A "philosophical crisis" is hard to define.  I usually think of a "philosophical crisis" as the AI stumbling across some fact that breaks ver loose of the programmers - i.e., the programmers have some deeply buried unconscious prejudice that makes them untrustworthy, or the AI stumbles across a deliberate lie, or the AI discovers objective morality, et cetera.  If the hypothesized gap is wide enough, it may be enough to invalidate almost all the content simultaneously.

A philosophical crisis occurs when the AI enters totally uncharted territory - something completely orthogonal to everything the programmers ever thought about - or when the AI suddenly realizes that all the programmers' actions, right back to vis birth, can't be trusted.  (Hopefully, it's a transhuman AI confronting the realization, one hopes; otherwise this almost certainly indicates a failure of Friendliness.  This is a good example of a valid and important ethical injunction.)

An example would be an AI built solely with external reference semantics confronting the need for shaper/anchor semantics, if the entire concept of "shapers" had simply never occurred to the programmers.

In short, a philosophical crisis is something like a catastrophic failure of Friendliness, except that the AI is right - a normative human examining the reasoning would find no errors.  The AI may even be correct - in which case, if a human were sufficiently intelligent to understand what was going on, she would begin experiencing a similar philosophical crisis on examining the AI's reasoning.

• **Provided data**
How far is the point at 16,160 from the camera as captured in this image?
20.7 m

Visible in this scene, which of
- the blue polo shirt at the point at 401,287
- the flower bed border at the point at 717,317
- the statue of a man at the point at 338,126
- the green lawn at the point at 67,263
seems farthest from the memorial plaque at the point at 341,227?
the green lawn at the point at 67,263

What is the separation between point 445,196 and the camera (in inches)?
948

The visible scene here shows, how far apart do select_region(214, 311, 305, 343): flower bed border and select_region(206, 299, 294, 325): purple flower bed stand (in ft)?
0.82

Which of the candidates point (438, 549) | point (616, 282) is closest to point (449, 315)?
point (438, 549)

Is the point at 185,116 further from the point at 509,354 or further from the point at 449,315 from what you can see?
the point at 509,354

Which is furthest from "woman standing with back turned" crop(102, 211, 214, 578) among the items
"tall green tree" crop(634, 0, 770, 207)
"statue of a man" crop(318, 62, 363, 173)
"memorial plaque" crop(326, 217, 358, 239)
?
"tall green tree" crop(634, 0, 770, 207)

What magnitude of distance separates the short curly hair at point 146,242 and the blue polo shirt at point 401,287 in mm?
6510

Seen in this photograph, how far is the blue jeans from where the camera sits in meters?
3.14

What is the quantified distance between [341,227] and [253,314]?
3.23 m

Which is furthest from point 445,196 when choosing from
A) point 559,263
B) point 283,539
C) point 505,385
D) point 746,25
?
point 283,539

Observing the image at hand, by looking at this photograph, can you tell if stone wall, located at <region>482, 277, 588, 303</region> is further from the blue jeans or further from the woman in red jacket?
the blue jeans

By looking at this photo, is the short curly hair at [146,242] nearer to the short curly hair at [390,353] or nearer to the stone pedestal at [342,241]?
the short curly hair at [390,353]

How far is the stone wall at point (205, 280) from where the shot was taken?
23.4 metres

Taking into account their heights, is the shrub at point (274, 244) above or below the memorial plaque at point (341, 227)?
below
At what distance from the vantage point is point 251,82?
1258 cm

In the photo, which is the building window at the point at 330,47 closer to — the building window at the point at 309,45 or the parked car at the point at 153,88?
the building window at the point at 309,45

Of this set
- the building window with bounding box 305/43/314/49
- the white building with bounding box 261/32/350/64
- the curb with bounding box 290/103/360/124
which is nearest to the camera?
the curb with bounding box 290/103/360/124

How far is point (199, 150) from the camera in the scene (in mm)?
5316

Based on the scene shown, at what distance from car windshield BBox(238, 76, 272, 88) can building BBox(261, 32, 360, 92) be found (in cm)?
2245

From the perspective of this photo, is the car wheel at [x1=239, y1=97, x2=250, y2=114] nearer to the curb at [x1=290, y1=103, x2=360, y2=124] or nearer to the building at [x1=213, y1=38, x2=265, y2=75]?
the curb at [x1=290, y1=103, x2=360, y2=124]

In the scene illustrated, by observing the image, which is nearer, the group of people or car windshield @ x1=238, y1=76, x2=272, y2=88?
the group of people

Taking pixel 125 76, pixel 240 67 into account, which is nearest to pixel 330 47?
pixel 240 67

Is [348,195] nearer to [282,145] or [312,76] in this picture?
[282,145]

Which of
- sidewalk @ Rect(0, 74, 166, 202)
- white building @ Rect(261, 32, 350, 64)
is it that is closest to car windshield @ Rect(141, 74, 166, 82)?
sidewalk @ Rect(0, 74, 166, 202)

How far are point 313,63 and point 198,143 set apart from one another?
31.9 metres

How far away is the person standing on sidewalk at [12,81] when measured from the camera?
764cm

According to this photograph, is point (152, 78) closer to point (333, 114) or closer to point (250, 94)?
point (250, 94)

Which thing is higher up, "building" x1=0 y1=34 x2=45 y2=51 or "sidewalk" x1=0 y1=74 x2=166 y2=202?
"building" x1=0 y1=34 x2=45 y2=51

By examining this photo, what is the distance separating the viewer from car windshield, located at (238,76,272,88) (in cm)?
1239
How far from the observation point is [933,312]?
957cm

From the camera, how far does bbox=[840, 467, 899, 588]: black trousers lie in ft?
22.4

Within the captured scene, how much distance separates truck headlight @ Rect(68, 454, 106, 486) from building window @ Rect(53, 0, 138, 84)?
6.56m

• **To be done**
1 > Please summarize the passage on philosophical crises in two sentences.
2 > Reproduce the stretch of the passage on philosophical crises from "In short, a" through "the AI's reasoning.".
The records are not used in any of this.

• **Expected responses**
1 > A philosophical crisis occurs when an AI comes across something that breaks it loose of its programmers, such as entering territory the programmers never thought about or realizing that none of their actions can be trusted. It resembles a catastrophic failure of Friendliness, except that the AI is right and a normative human examining its reasoning would find no errors.

2 >
In short, a philosophical crisis is something like a catastrophic failure of Friendliness, except that the AI is right - a normative human examining the reasoning would find no errors.  The AI may even be correct - in which case, if a human were sufficiently intelligent to understand what was going on, she would begin experiencing a similar philosophical crisis on examining the AI's reasoning.